Gass Jennifer M, Cheema Anvir, Jackson Jessica, Blackburn Patrick R, Van Gerpen Jay, Atwal Paldeep S
*Center for Individualized Medicine Departments of †Clinical Genomics ‡Neurology, Mayo Clinic, Jacksonville, FL.
Neurologist. 2017 Nov;22(6):247-248. doi: 10.1097/NRL.0000000000000153.
Alexander disease is a rare neurodegenerative disease caused by variants in the glial fibrillary acidic protein gene (GFAP). This disorder can develop as an infantile, juvenile or adult-onset form and is characterized by several clinical features, including macrocephaly, seizures, ataxia, and bulbar/pseudobulbar signs. While the majority of these patients have the more progressive infantile form which causes severe leukodystrophy and early death; the less common adult form is more variable (ie, onset age, symptoms), with bulbar dysfunction as the primary feature.
In our investigation, we describe a patient with progressive neuromuscular issues including dyspnea, dysphagia, dysarthria and progressive ataxia with palatal tremor.

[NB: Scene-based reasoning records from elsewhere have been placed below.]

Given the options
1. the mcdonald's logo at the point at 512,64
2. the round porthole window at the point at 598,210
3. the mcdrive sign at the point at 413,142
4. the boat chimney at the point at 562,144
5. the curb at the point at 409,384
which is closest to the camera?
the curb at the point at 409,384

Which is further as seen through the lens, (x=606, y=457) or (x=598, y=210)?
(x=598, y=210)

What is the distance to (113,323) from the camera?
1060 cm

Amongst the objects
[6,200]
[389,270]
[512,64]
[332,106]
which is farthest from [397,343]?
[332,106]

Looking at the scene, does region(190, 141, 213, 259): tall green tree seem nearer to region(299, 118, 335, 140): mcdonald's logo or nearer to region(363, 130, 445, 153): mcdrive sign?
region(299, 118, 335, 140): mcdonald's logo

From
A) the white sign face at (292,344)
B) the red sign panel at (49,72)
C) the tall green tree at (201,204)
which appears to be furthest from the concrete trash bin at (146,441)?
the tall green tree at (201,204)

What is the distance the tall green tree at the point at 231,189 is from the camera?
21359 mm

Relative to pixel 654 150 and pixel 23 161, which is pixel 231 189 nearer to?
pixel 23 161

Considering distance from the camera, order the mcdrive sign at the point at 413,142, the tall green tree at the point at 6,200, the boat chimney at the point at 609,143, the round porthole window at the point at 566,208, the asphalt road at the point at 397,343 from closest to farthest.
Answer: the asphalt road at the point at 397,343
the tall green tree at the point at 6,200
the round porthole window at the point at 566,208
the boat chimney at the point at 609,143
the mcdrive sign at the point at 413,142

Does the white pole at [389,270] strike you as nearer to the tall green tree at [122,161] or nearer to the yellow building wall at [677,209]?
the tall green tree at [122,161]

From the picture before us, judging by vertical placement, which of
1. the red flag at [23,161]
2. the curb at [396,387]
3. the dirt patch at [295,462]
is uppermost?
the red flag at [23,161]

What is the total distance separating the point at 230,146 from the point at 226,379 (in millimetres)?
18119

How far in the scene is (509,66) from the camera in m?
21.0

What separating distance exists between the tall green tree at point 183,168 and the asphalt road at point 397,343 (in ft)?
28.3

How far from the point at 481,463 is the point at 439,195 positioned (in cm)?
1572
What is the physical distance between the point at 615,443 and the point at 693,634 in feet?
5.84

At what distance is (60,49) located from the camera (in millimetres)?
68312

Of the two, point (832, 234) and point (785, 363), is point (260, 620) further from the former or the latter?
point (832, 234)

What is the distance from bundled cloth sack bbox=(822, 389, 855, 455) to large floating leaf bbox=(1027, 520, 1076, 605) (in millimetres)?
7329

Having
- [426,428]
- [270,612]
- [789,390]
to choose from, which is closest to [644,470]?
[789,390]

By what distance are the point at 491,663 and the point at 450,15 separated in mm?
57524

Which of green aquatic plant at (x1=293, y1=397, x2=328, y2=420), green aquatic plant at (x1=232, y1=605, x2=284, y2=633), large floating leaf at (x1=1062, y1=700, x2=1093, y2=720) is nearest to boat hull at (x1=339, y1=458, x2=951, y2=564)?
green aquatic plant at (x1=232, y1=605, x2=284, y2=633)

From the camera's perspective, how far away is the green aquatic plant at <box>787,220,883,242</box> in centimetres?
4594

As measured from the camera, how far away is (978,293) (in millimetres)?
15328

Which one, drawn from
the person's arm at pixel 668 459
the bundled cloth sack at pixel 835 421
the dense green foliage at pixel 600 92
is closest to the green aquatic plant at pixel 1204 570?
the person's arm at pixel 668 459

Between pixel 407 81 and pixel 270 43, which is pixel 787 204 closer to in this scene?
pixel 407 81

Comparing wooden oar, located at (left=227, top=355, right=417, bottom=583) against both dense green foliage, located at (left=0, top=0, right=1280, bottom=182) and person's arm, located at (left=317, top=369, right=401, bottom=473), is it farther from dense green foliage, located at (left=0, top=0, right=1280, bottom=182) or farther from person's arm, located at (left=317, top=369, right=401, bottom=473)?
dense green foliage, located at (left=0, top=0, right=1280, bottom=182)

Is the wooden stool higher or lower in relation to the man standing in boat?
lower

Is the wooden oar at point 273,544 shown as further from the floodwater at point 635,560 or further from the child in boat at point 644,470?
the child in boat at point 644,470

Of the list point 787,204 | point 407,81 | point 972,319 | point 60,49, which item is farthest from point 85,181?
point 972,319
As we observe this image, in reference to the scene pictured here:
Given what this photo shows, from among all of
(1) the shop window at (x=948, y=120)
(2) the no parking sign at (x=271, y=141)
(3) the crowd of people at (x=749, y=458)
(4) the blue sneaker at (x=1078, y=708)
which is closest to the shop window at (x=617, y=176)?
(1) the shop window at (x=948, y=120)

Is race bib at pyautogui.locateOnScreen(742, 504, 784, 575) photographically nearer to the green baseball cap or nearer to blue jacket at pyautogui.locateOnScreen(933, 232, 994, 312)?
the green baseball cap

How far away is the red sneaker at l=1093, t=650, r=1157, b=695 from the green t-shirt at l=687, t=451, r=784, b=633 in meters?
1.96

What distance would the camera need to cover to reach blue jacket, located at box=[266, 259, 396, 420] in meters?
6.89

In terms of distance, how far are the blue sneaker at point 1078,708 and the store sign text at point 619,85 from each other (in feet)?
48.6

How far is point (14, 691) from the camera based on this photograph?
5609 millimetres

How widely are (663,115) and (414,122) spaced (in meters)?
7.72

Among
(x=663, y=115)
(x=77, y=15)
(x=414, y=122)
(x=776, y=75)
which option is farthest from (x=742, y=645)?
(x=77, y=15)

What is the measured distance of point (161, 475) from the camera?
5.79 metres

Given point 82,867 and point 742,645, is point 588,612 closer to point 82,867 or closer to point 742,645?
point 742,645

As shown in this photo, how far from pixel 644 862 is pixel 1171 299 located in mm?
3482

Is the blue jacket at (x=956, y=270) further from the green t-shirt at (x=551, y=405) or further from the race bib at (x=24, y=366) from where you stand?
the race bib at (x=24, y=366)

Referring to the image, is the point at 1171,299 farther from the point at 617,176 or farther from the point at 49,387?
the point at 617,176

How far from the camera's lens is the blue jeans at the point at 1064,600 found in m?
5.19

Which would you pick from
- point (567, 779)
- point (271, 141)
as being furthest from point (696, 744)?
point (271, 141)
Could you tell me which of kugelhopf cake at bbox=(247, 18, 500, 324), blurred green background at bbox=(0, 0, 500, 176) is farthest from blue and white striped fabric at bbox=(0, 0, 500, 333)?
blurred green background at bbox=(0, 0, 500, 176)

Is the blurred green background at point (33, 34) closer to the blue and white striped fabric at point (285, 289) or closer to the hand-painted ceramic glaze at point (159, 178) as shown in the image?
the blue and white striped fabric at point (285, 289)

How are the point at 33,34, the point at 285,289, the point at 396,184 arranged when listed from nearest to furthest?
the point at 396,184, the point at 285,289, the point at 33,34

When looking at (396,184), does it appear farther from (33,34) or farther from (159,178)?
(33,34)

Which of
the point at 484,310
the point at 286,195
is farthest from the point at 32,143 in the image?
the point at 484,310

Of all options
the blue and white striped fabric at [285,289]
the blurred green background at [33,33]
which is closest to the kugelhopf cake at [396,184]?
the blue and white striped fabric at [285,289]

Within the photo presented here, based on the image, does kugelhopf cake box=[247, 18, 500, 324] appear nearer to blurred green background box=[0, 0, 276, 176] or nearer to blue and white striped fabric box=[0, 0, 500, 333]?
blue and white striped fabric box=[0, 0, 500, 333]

Through genetic testing, we determined that our patient has a novel variant in GFAP typical of Alexander disease.
亚历山大病是一种由胶质纤维酸性蛋白基因(GFAP)变异引起的罕见神经退行性疾病。这种疾病可表现为婴儿型、青少年型或成人型,具有多种临床特征,包括巨头症、癫痫发作、共济失调以及延髓/假性延髓体征。虽然这些患者中的大多数患有进展性更强的婴儿型,会导致严重的脑白质营养不良和早期死亡;但较罕见的成人型则更具变异性(即发病年龄、症状),以延髓功能障碍为主要特征。
在我们的调查中,我们描述了一名患有进行性神经肌肉问题的患者,包括呼吸困难、吞咽困难、构音障碍以及伴有腭震颤的进行性共济失调。
通过基因检测,我们确定我们的患者在GFAP基因中有一个典型的亚历山大病新变异。